InfoMalangRaya.com— Hari Anak Nasional yang diperingati setiap 23 Juli menjadi momen penting untuk merefleksikan kondisi anak-anak Indonesia. Namun tahun ini, sorotan tak hanya tertuju pada anak-anak sebagai subjek perlindungan, tetapi juga kepada orang tua—sebagai figur pengasuh—yang dinilai belum dewasa secara emosional.
Menteri Agama RI, Nasaruddin Umar, mengangkat isu ini dalam peringatan Hari Anak Nasional yang digelar lebih awal pada Ahad pagi (20/7/2025) di Bundaran HI, Jakarta. Dalam keterangannya kepada media, Nasaruddin menegaskan bahwa banyak persoalan yang dihadapi anak-anak justru bermula dari ketidakmatangan orang tua dalam bersikap dan mengasuh.
“Yang perlu diperbaiki bukan hanya anak-anaknya, tapi juga orang tuanya. Banyak orang tua yang dewasa secara umur, tapi childish secara kepribadian,” ujar Nasaruddin seperti dikutip dari Detik.com.
Ia melanjutkan, tidak sedikit kasus kekerasan dan pelanggaran hak anak yang dilakukan oleh orang tua yang secara usia dewasa, tetapi secara emosional belum matang. Dalam banyak kasus, anak justru menunjukkan tingkat kedewasaan dan empati yang lebih tinggi daripada orang tuanya sendiri.
“Kadang justru anak yang lebih dewasa ketimbang orang tuanya,” kata Nasaruddin lagi.
Kekerasan terhadap Anak Sering Berasal dari Orang Tua yang Tidak Tuntas
Peringatan Hari Anak Nasional tahun ini dibayangi data kelam soal kekerasan terhadap anak. Berdasarkan data LPAI (Lembaga Perlindungan Anak Indonesia), sepanjang semester awal 2025 tercatat peningkatan signifikan pada laporan kekerasan fisik, emosional, hingga seksual terhadap anak. Ironisnya, sebagian besar pelaku justru adalah orang tua kandung atau kerabat dekat.

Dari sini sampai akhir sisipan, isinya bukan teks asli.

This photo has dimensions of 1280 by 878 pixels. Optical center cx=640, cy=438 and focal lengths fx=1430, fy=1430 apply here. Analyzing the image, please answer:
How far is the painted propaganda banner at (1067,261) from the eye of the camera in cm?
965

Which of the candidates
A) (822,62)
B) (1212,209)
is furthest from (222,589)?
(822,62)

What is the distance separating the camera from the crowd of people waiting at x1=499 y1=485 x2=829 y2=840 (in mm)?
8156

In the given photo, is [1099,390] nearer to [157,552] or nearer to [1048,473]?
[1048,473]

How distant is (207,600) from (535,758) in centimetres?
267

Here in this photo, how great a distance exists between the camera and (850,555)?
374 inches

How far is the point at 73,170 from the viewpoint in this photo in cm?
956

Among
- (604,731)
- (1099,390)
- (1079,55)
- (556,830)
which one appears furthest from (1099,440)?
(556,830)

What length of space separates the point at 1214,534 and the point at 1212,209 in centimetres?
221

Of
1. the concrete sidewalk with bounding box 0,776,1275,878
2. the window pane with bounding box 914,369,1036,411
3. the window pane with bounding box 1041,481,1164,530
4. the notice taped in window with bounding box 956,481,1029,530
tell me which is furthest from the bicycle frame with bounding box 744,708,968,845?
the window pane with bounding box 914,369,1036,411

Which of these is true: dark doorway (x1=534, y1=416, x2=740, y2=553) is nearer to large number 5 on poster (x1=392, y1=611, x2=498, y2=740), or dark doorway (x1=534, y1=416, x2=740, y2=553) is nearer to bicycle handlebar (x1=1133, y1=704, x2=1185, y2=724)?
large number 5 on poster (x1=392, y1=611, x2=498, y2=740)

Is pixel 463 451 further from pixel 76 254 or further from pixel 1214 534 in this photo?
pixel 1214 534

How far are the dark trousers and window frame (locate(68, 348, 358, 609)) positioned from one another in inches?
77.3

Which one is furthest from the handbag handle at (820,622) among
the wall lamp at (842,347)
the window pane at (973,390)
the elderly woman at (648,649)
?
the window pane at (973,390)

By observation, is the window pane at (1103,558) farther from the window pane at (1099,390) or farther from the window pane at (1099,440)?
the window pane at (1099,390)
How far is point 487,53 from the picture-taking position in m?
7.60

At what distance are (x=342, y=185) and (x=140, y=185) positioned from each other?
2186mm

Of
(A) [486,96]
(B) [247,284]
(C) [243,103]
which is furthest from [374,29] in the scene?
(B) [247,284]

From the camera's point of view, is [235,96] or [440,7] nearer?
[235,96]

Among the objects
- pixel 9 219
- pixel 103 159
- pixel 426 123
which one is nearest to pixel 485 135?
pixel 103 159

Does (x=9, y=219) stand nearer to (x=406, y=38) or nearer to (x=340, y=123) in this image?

Nasaruddin menyampaikan keprihatinannya atas fakta ini. Ia menekankan pentingnya edukasi dan pembinaan terhadap para orang tua agar tidak hanya siap secara ekonomi dalam mengasuh anak, tetapi juga siap secara mental dan spiritual.
“Kadang ada orang tua yang punya anak tapi belum siap jadi orang tua. Anak menjadi korban dari emosi yang tak terkontrol, dan kadang hanya karena masalah sepele,” tambahnya.
Lebih lanjut, Nasaruddin mengajak seluruh elemen masyarakat, terutama institusi pendidikan dan keagamaan, untuk memperkuat peran pembinaan keluarga. Ia menilai, keluarga adalah madrasah pertama dan utama bagi anak, dan jika figur pengasuh utamanya belum matang, maka anak-anak berisiko tumbuh dalam pola didik yang menyimpang.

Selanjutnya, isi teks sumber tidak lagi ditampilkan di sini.